—Si Victoria hizo algo, yo no sabía.
—Qué curioso. Nunca sabes nada. No sabías del asilo. No sabías del blog. No sabías de las deducciones falsas. No sabías de los apoyos. No sabías de nada, pero disfrutabas todo.
—Mamá, por favor, no hagas esto.
—No, Daniel. Esto no te lo estoy haciendo yo. Ustedes lo hicieron. Yo solo estoy encendiendo la luz.
Le colgué.
Esa misma semana, Benjamín presentó demandas por difamación, fraude, uso indebido de datos, maltrato a persona adulta mayor y enriquecimiento ilícito derivado de la mentira sobre mi salud. Paralelamente, Esteban me propuso hacer una transmisión en vivo donde yo misma explicara la magnitud del engaño. Acepté.
No por espectáculo.
Por higiene moral.
Porque cuando alguien ha construido una mentira pública sobre tu nombre, a veces la única forma de arrancarla es hacerlo frente a todos.

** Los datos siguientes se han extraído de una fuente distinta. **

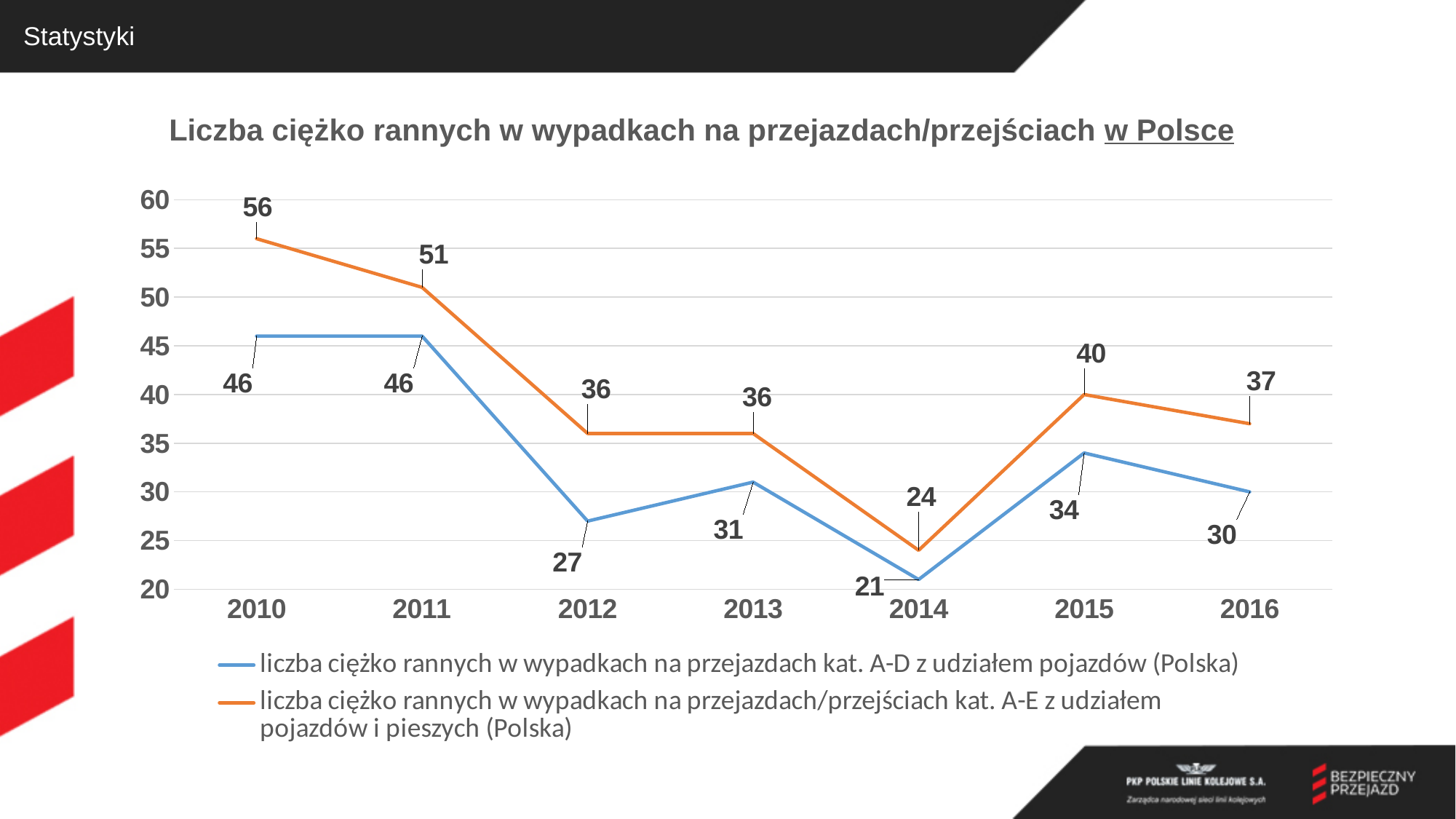
What is the value of the blue series (kat. A-D, pojazdów) in 2016? 30 What is the value of the orange series (kat. A-E, pojazdów i pieszych) in 2010? 56 In which year is the orange series (kat. A-E) at its lowest? 2014 In which year is the blue series (kat. A-D) at its highest? 2010 and 2011 How many series does the legend list? 2 Which is larger: the blue series value in 2013 or in 2012? 2013 What is the difference between the orange and blue series values in 2015? 6 Does the orange series rise or fall from 2010 to 2014? fall What kind of chart is shown on the slide? line chart What is the difference between the orange series values in 2010 and 2016? 19 What is the value of the blue series (kat. A-D, pojazdów) in 2014? 21 How many years are shown on the x axis? 7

La transmisión fue desde mi sala. Me puse un vestido violeta oscuro, perlas y un maquillaje sobrio. Detrás de mí se veía la biblioteca y, a un costado, un arreglo de bugambilias. Éramos miles conectados antes de empezar.
Miré a la cámara.
—Soy Guadalupe Vázquez. Tengo setenta años, estoy en pleno uso de mis facultades y hoy voy a mostrarles cómo mi hijo y mi nuera inventaron una enfermedad para ganar dinero y control sobre mi vida.
Leí entradas del blog. Mostré documentos. Expliqué fechas, montos, pruebas. En un punto, sonó mi teléfono. Daniel.